ASSIGNMENT =>
Below are some entries. Repeat exactly the lines from the one with "ธุรกิจวางแผนจัดงานแต่งงาน" through the one with "Wells Fargo &", and only those.

DATASET EXTRACT =>
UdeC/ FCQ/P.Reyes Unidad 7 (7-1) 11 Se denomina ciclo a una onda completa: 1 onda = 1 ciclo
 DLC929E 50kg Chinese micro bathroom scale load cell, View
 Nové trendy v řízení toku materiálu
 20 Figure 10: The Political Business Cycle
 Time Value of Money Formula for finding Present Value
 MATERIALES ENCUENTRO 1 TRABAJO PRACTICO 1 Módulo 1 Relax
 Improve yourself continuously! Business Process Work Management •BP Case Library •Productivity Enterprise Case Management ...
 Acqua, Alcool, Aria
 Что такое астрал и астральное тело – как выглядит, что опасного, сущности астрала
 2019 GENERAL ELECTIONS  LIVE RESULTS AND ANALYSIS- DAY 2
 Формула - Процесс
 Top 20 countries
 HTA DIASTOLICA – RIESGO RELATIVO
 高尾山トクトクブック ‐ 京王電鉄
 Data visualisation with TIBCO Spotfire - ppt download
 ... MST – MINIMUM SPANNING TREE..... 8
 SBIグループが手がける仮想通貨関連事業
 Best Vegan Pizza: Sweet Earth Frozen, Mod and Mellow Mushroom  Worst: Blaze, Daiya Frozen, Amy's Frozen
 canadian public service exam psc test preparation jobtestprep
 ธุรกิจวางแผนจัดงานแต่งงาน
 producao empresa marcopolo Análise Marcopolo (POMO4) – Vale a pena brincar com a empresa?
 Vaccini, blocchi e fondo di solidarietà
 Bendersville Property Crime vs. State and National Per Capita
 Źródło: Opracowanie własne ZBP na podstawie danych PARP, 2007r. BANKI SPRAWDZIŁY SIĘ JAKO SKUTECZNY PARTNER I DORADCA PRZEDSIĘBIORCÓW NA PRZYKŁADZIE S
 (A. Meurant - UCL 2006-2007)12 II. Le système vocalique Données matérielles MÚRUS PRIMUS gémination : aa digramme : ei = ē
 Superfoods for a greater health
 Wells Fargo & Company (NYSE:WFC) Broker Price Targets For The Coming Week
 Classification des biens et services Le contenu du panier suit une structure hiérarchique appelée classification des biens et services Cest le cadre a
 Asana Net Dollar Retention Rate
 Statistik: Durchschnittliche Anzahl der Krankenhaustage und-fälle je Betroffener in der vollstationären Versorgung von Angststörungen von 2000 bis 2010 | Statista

ANSWER BELOW =>
 ธุรกิจวางแผนจัดงานแต่งงาน
 producao empresa marcopolo Análise Marcopolo (POMO4) – Vale a pena brincar com a empresa?
 Vaccini, blocchi e fondo di solidarietà
 Bendersville Property Crime vs. State and National Per Capita
 Źródło: Opracowanie własne ZBP na podstawie danych PARP, 2007r. BANKI SPRAWDZIŁY SIĘ JAKO SKUTECZNY PARTNER I DORADCA PRZEDSIĘBIORCÓW NA PRZYKŁADZIE S
 (A. Meurant - UCL 2006-2007)12 II. Le système vocalique Données matérielles MÚRUS PRIMUS gémination : aa digramme : ei = ē
 Superfoods for a greater health
 Wells Fargo & Company (NYSE:WFC) Broker Price Targets For The Coming Week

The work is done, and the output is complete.